On 26.04.2011 23:43, Timon Gehr wrote:

> But you understand why it is deprecated for GC memory?

  Sure, I do. Though, sometimes it is useful to immediately deallocate an 
object, instead of delegating this to GC (and most likely - to delay 
deallocation). There was a post concerning thoughts of Linus Torvalds about GC, 
and the keyword is -
"cache". Another possible use - in case of large objects, which are used for 
short period of time - it makes little sense to keep them around until next GC 
cycle, as this may lead to another request to OS, which may be unnecessary 
otherwise.

> The main thing to note is that the semantics of C++ 'new' and D 'new' are 
> rather
> different.

  From programmer's point of view - not really. 'new' will allocate (and 
create) an object, which is not really different from C++. Or?

> D 'new' performs allocation on the GC heap by default. The only sane 
> overloads of
> 'new' would therefore allocate the object on a custom GC heap, which you never
> want to do.

  Why it is the only "sane"? Why I couldn't allocate from somewhere else? If D 
is positioned as language for system programming (not only, but anyway), it is 
quite OK to use other (de)allocators.

> The argument for removing 'delete' overloading is trivial after taking that 
> into consideration.

  Still, to be honest, I don't see, what is the argument. 'delete' looks quite 
OK for explicit deallocation, regardless of where the object was allocated.

> You can still create custom allocators by the means of template functions. (I 
> do
> not think this is optimal though because they duplicate code that needn't be)

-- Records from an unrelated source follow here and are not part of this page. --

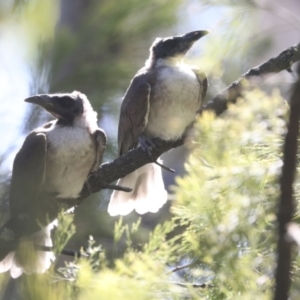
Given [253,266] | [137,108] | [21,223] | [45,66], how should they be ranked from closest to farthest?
[253,266]
[21,223]
[45,66]
[137,108]

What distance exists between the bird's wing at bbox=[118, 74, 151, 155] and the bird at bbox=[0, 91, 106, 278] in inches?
8.4

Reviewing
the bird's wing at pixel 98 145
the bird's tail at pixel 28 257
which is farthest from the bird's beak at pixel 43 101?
the bird's tail at pixel 28 257

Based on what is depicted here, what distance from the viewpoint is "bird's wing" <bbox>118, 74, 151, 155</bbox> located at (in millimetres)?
3678

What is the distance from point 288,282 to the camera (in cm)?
113

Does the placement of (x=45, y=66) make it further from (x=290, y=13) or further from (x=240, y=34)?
(x=290, y=13)

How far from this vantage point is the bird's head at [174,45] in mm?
3997

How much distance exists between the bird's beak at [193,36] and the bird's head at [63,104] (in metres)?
0.85

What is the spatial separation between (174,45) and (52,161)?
121 centimetres

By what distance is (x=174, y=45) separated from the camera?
411 centimetres

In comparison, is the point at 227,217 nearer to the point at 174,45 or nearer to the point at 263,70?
the point at 263,70

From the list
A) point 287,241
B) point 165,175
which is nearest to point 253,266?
point 287,241

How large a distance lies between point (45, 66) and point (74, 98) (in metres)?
0.25

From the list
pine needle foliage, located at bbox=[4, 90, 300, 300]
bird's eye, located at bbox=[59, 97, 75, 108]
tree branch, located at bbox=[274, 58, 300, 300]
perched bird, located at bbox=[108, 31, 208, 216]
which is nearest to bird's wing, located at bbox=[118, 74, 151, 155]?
perched bird, located at bbox=[108, 31, 208, 216]

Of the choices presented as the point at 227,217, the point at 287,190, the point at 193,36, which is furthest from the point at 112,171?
the point at 287,190
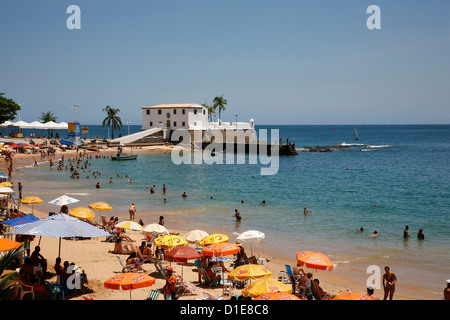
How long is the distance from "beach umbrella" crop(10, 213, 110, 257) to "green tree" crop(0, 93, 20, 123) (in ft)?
190

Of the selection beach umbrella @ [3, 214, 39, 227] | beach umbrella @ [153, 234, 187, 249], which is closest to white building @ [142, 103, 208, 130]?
beach umbrella @ [3, 214, 39, 227]

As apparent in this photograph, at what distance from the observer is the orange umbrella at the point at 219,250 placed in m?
13.1

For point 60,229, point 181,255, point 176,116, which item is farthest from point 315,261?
point 176,116

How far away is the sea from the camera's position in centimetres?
1867

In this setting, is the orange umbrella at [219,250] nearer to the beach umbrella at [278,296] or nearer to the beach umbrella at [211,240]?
the beach umbrella at [211,240]

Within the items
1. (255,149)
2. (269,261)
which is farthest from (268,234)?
(255,149)

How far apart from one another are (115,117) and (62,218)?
88.3 meters

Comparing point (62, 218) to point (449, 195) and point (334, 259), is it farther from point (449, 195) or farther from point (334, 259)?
point (449, 195)

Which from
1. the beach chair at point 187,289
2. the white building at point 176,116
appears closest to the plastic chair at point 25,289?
the beach chair at point 187,289

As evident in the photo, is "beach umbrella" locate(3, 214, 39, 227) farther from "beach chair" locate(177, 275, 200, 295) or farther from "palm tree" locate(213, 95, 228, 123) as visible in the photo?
"palm tree" locate(213, 95, 228, 123)

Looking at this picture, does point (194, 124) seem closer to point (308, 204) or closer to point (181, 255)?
A: point (308, 204)

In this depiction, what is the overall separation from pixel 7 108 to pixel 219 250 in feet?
198

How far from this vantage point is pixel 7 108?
198 feet

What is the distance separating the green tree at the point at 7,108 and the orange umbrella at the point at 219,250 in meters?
59.2
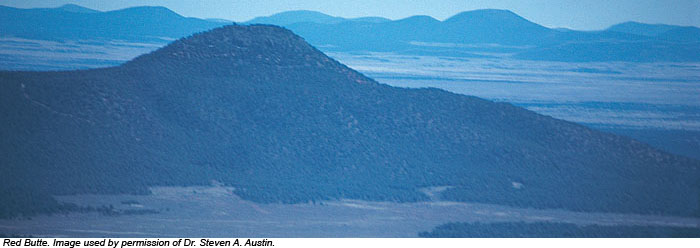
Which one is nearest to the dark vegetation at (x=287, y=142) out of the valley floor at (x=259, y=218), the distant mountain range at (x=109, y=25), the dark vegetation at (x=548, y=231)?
the valley floor at (x=259, y=218)

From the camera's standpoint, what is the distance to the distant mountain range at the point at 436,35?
28.6 metres

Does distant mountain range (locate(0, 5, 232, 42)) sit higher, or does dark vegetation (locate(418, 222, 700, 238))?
distant mountain range (locate(0, 5, 232, 42))

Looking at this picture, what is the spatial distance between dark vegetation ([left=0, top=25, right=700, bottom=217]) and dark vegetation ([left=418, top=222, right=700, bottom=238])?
3.62ft

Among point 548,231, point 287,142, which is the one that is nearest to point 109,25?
point 287,142

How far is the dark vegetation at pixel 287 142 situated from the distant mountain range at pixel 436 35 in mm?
10562

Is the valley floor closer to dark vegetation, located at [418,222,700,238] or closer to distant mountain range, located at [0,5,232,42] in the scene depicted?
dark vegetation, located at [418,222,700,238]

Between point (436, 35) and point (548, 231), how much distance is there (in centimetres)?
3913

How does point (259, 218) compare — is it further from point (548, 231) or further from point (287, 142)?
point (548, 231)

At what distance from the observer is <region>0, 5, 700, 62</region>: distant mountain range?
93.9 ft

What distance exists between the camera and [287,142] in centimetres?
1564

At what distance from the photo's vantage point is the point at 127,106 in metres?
15.6

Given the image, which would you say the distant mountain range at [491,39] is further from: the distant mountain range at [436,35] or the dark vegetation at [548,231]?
the dark vegetation at [548,231]

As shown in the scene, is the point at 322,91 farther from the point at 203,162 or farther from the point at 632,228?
the point at 632,228

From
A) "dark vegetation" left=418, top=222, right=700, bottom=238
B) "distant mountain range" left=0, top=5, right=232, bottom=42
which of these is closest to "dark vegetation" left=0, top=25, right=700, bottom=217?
"dark vegetation" left=418, top=222, right=700, bottom=238
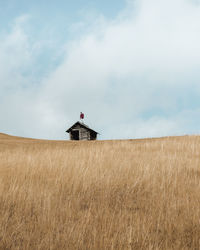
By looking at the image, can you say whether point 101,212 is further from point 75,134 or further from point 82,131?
point 75,134

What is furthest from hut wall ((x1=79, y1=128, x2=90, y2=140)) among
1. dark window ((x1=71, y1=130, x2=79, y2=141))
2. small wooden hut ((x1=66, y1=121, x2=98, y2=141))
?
dark window ((x1=71, y1=130, x2=79, y2=141))

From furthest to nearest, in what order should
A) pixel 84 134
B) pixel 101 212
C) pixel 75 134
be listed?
pixel 75 134
pixel 84 134
pixel 101 212

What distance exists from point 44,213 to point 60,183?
1.24 m

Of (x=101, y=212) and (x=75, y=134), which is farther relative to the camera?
(x=75, y=134)

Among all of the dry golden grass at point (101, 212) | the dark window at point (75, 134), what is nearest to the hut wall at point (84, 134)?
the dark window at point (75, 134)

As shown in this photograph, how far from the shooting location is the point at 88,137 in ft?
115

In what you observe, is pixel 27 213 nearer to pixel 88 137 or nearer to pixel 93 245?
pixel 93 245

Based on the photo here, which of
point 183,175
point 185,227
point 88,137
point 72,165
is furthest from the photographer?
point 88,137

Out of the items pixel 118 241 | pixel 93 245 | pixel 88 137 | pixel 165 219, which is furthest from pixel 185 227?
pixel 88 137

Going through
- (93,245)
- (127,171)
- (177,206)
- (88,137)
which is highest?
(88,137)

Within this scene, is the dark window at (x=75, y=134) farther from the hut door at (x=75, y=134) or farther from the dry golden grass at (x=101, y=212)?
the dry golden grass at (x=101, y=212)

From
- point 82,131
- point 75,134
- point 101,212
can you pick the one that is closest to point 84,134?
point 82,131

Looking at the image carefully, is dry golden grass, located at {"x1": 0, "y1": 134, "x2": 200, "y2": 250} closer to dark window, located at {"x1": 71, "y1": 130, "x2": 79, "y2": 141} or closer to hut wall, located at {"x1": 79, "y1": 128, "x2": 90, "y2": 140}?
hut wall, located at {"x1": 79, "y1": 128, "x2": 90, "y2": 140}

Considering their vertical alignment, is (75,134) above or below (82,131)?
below
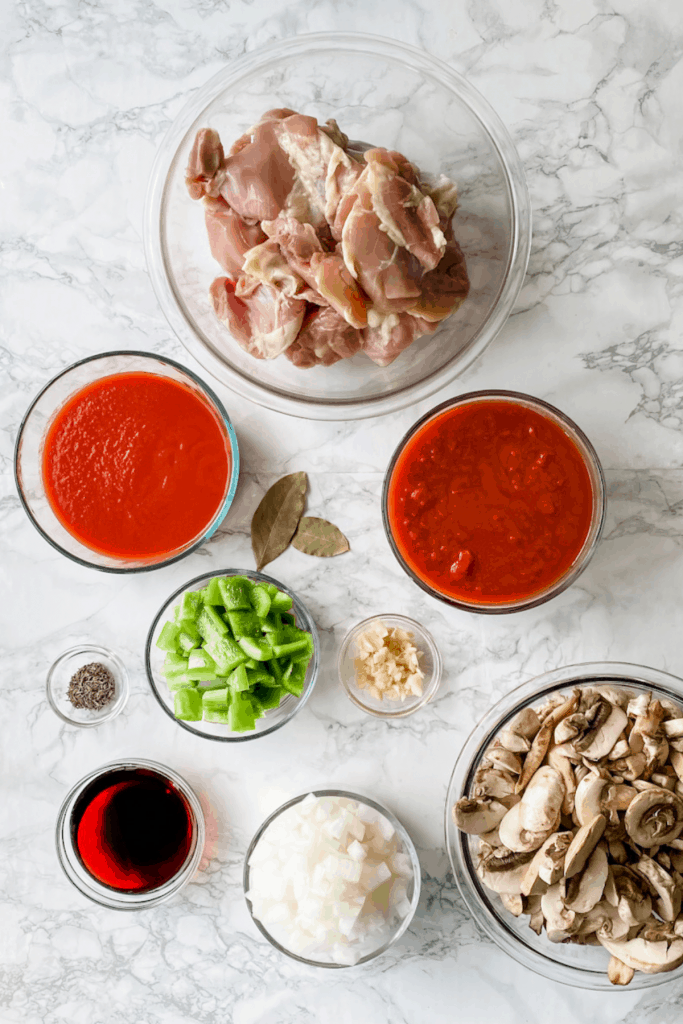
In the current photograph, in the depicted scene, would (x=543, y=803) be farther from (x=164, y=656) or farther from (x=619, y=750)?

 This way, we delegate all this to the developer, as he has to care - where 
objects should be allocated. OTOH, some objects (in specific environments) may 
"know better", where they should be allocated - that's why I believe that 
overloading makes sense.

> They feel a little bit less natural though, which is not a problem, since in 
> D, custom
> allocators and manual memory management in general, _are_ less natural.

  Why? In some cases (again - system and real-time programming) - explicit 
(de)allocation is a must. Why not leave things as is? Those who don't need it 
will never use them, those who do need - will always have the option to use.

> You don't gain anything by overloadable new/delete in D, because you cannot 
> use
> the feature to quickly patch in a custom allocator to existing code as 
> possible in
> C++ as a means of optimization. (this binds that allocator to a specific type,
> which does not make much sense in other context)

  Exactly the point - for specific (derived) types, for specific application, 
when D Runtime/Phobos
  are not used (partially or fully) - this makes sense, IMHO.